Eh, I think they were looking at the caselaw and trying to find something ... somewhat similar. But yeah, it does seem out-of-place to analogize the unreliability of relying on a child likely reporting school gossip to someone with a known criminal history and reputation for dishonesty.
I really think that the appellate court was more bothered by the failure to fully retract (and lack of discovery) and that this seemed indicative of ... something more going on than a mere casual mistake.
IANAL. What struck me is probably the same thing, that where there's that much smoke coming from the mother, there must be some fire, some back story. She sure didn't help herself with such flimsy sources for her claim, but why such vehemence for no reason? It makes me think there must be some back story which neither party wanted to air.
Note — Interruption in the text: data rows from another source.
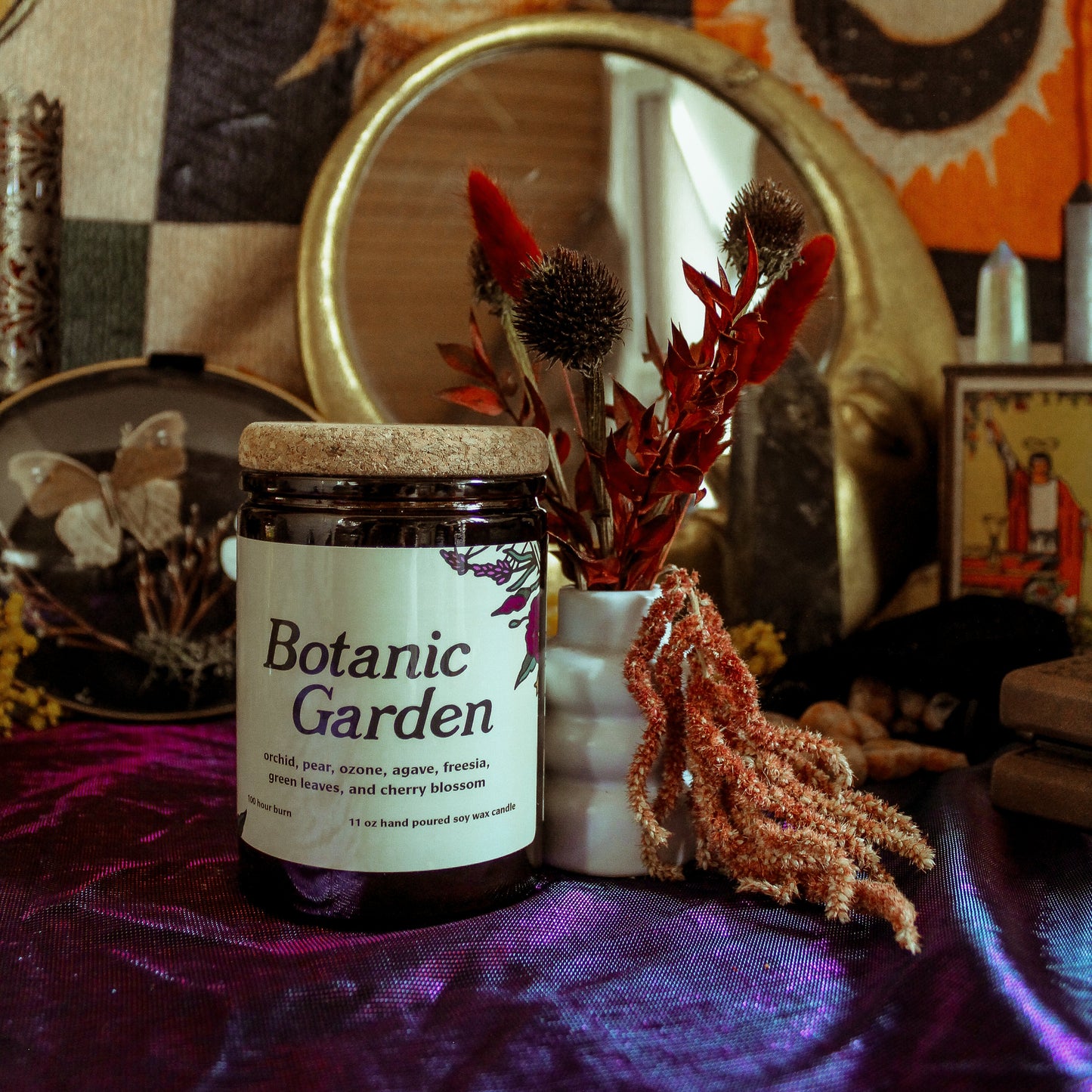 Jar labeled 'Botanic Garden' on a table with decorative items and wall art.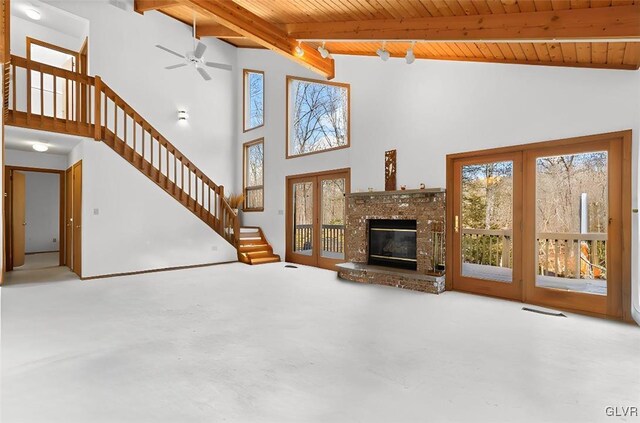 367 Saunders Dr, Lehman Twp, PA 18324 - unfurnished living room with beamed ceiling, wooden ceiling, and a healthy amount of sunlight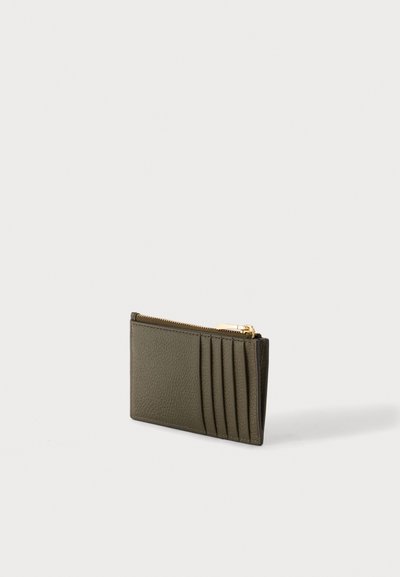 Porte-cartes en cuir vert foncé avec cinq emplacements verticaux pour cartes et une poche zippée dorée sur un fond gris clair.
I remember hearing from other students at my high school about creepy behavior involving a teacher. The teacher was not terminated for what we now call sexual misconduct, another teacher told me without being asked, implying he had heard rumors too. The teacher had helped the students cheat. It is possible that he helped them cheat as a reward for sexual misconduct. That was not the explanation offered to me.
It would be wrong for me to say "the teacher was fired because of sexual misconduct." I ought to be able to say "the teacher was fired after reports of sexual misconduct" with maybe a report that another teacher denied that sexual misconduct was the cause.
I don't know what happened to him.
Sexual misconduct is a wonderfully vague phrase. I can say it about a man who hugged a female coworker and leave the impression that he raped her. You can say it about a man who raped a coworker and I can think "he probably asked her out on a date."
John, the real question is whether you deny to a hugged woman the right to not be hugged. I doubt allow that. your view of her violation is hardly at issue. One thinks that right now you would hug whoever you want because they would be wrong to see it in any bad sense.
and then there are homosexual advances which you would rule out because it is male-male, just buds, hey, what's with you, I just cupped your ass as a guy thing, we still mates ?
Another random he said-she said of the type awkward adolescent boys would find not just interesting but fascinating.
Is (disgraced, deposed, former) Judge Kozinski ghost-curating the Volokh Conspiracy's posts?